26: The number of people in the world who possess the same wealth as half of the global population

286: The number of years it will take to achieve gender equality, given the current rate of progress

575 million: The number of people who will be living in extreme poverty in 2030, accounting for nearly 7% of the global population

3%: The increase in extinction risk since 2015

The covid pandemic impacted SDG progress

A full understanding of global SDG progress is patchy, due to gaps in the data. As the latest special report notes, receiving timely information from various geographic locations is a continuing challenge. Current estimates draw on data from 2020 to 2023, with 54% of the data drawn from 2021 and 2020. But 11 of the goals lack complete data.

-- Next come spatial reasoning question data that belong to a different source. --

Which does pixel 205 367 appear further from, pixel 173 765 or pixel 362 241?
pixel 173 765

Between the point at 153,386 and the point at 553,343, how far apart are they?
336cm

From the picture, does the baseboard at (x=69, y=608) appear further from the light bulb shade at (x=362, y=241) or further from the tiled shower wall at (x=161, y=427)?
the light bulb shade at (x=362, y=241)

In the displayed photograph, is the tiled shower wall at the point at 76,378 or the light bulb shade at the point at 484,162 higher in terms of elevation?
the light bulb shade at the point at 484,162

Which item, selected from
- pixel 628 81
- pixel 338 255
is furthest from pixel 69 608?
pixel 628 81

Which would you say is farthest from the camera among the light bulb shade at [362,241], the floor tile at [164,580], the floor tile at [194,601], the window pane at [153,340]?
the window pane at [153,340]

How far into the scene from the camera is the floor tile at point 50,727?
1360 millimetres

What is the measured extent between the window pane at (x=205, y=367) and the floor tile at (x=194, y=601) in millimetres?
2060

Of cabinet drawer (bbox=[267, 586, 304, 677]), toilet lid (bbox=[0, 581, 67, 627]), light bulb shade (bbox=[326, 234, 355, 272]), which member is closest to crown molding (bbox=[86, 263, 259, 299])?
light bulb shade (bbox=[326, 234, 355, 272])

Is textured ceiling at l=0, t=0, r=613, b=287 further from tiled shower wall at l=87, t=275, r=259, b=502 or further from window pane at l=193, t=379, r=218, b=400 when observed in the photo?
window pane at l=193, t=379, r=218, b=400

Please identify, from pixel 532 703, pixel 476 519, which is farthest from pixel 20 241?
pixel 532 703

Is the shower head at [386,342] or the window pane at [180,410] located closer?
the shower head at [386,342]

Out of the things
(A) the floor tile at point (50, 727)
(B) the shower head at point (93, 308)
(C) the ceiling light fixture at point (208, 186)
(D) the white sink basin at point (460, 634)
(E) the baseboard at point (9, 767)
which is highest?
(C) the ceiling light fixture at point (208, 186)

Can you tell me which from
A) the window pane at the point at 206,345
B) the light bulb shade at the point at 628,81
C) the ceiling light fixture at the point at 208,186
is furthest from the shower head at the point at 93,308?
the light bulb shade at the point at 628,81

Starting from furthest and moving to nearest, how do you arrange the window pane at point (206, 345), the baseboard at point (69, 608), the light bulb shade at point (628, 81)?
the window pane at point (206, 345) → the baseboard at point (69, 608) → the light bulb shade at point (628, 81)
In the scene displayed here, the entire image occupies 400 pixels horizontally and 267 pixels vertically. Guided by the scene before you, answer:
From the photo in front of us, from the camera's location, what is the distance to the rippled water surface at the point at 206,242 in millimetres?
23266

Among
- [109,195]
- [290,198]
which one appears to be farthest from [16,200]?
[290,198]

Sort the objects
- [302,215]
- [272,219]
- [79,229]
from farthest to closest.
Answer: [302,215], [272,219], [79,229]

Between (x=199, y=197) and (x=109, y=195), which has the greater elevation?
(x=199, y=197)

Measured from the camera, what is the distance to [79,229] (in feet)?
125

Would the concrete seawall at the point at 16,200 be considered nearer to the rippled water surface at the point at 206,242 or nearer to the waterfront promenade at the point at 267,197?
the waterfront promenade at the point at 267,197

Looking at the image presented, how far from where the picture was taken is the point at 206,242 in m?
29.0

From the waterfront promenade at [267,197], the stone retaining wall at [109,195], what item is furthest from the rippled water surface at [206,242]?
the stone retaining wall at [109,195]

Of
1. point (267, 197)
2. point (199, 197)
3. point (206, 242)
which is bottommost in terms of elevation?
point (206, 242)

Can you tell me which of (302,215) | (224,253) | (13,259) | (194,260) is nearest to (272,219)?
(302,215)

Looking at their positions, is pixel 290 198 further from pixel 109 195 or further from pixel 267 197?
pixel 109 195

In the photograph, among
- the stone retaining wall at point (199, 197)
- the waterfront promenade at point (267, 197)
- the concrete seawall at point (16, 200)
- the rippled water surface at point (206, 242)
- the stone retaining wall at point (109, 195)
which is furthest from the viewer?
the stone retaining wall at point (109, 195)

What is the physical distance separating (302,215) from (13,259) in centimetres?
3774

That said, the report speaks to several broad trends in play since the SDGs were established. Many of the goals were impacted by the covid pandemic, which reversed three decades of progress on reducing global poverty, according to the report. Connected to increasing poverty, food insecurity has also been on the rise. More people are on track to face hunger in 2030 compared to in 2015. Currently, hunger levels have returned to levels last seen in 2005.

Education also took a hit from the pandemic. Even prior to covid, the SDG targets were not on track to meet the 2030 goals, but lockdowns and school closures exacerbated education losses. By 2030, the report estimates that 84 million children will not be in school, and 300 million students will still lack basic math and reading skills.